National security and taxation are two of George W. Bush's favorite subjects, so he should take great interest in a new federal report that examines more than 27,000 Pentagon contractors and how they came to owe the federal government some $3 billion in unpaid taxes.
The report will be the topic of hearings Thursday before the Senate Governmental Affairs Committee. It also may be a focus for Bush's Democratic opponents, who will no doubt see the report's findings as new evidence the Bush Administration and its Department of Defense are too cozy with the defense industry.

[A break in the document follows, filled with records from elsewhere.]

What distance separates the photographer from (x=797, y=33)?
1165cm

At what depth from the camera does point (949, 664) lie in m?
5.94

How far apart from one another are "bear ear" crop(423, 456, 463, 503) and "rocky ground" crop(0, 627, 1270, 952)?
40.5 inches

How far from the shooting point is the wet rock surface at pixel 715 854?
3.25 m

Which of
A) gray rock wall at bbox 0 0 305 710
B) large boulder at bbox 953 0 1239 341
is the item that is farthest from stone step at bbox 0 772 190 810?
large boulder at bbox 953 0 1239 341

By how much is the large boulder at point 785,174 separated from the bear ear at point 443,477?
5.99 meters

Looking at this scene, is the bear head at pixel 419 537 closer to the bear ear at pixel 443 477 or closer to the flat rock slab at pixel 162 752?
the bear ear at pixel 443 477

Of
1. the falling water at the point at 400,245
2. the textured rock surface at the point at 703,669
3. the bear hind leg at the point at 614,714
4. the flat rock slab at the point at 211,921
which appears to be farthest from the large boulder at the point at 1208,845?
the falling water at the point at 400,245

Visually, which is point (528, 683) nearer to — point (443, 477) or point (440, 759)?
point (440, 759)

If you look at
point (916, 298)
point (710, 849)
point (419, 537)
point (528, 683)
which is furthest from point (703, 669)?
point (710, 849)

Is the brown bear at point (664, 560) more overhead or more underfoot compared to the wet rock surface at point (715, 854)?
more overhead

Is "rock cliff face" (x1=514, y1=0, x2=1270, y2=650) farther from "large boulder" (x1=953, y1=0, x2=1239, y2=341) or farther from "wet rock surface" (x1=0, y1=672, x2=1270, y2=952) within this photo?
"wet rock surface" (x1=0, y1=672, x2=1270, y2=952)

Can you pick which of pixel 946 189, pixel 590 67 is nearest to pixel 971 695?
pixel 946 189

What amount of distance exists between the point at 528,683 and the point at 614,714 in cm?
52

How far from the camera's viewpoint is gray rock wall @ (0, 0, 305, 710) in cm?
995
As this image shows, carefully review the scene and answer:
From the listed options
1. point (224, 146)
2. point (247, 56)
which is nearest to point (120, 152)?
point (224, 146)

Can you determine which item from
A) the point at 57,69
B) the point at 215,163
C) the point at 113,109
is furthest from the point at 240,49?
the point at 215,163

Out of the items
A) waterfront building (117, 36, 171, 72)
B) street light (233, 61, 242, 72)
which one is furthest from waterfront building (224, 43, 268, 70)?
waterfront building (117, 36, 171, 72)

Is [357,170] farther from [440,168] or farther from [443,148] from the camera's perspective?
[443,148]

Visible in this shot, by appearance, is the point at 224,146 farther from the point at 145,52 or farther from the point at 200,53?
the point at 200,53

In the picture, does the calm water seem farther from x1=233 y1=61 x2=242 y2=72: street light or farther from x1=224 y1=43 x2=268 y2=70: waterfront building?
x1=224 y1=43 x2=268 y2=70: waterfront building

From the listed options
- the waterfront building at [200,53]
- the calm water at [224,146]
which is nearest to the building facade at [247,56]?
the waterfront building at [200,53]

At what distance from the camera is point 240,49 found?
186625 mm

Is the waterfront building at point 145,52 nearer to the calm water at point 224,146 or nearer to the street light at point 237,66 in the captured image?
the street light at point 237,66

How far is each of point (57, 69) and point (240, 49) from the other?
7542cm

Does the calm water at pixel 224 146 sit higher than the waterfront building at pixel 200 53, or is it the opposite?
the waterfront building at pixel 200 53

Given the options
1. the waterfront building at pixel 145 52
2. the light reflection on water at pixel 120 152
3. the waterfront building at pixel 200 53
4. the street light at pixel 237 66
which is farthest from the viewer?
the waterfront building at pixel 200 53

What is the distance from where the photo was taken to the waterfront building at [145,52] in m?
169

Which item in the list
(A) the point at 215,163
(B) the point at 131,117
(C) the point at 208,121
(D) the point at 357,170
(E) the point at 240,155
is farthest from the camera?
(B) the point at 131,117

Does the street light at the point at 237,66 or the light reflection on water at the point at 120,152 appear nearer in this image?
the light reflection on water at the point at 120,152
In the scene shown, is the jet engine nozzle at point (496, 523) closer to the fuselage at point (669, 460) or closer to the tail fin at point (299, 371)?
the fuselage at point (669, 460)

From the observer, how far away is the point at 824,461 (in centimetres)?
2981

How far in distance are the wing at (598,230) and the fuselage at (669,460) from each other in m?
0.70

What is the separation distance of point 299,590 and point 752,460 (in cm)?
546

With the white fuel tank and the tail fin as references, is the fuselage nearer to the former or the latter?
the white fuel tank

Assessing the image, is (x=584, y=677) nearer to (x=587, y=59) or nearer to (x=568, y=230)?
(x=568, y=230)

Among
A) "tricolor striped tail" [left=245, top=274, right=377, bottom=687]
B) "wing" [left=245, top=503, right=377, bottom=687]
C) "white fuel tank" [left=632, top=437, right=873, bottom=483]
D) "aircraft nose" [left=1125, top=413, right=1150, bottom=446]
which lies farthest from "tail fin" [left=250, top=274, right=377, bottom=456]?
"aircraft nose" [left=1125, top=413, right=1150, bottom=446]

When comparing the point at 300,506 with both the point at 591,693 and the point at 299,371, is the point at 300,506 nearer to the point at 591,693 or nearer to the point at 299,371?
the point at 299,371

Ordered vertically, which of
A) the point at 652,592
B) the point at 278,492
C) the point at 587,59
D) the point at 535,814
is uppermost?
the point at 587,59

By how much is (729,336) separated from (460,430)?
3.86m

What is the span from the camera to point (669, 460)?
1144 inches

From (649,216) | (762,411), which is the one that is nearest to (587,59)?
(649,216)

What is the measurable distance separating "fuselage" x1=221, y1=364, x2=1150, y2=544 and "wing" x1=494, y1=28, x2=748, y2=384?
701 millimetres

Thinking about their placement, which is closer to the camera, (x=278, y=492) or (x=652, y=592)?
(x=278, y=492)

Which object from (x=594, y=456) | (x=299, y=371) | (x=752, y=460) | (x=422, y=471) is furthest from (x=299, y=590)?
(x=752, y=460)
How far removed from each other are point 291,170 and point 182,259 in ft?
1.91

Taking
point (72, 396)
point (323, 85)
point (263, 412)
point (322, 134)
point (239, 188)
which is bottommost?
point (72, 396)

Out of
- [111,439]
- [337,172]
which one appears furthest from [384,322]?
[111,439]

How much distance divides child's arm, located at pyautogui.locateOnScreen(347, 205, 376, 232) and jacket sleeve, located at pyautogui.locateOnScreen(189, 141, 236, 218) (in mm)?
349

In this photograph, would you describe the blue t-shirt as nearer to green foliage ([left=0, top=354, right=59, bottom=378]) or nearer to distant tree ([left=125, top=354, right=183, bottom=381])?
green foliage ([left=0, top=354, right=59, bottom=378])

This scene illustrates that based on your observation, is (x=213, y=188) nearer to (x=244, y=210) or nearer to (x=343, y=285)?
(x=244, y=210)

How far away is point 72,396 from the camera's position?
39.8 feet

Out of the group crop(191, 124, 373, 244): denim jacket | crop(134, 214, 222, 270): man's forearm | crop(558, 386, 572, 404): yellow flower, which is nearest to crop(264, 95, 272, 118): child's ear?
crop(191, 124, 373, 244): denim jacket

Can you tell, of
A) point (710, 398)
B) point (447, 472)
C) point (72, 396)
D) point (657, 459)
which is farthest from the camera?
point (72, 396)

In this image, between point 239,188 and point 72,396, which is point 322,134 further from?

The report is called "FINANCIAL MANAGEMENT: Some DOD Contractors Abuse the Federal Tax System with Little Consequence." In it, investigators from the non-partisan General Accounting Office cite "numerous instances of abusive or potentially criminal activities." In one example, a small Custodial Services contractor, which had received nearly $12 million in Pentagon money, proved to be almost a million dollars short in its tax filings; the business was also "linked to potential check fraud." Some contractors owed the government back taxes dating from the 1980s.
The tax abuses are apparently part of a pattern, documented by Salon in 2002, that proves the Pentagon simply can't keep track of its money, its troop supplies or other critical resources. Over decades, the Pentagon accounting system has devolved into a morass, with inefficiency and corruption the inevitable result. As a result of accounting problems and "longstanding problems at IRS," the new report says, the Pentagon often makes "minimal or no actual [tax] collections."
The Defense Department controls nearly two-thirds of all federal contracts, but there is no law that explicitly bars the military from hiring deadbeats. Still, as the report notes, "paying billions of dollars to DOD contractors that at the same time have substantial unpaid taxes is not sound business practice."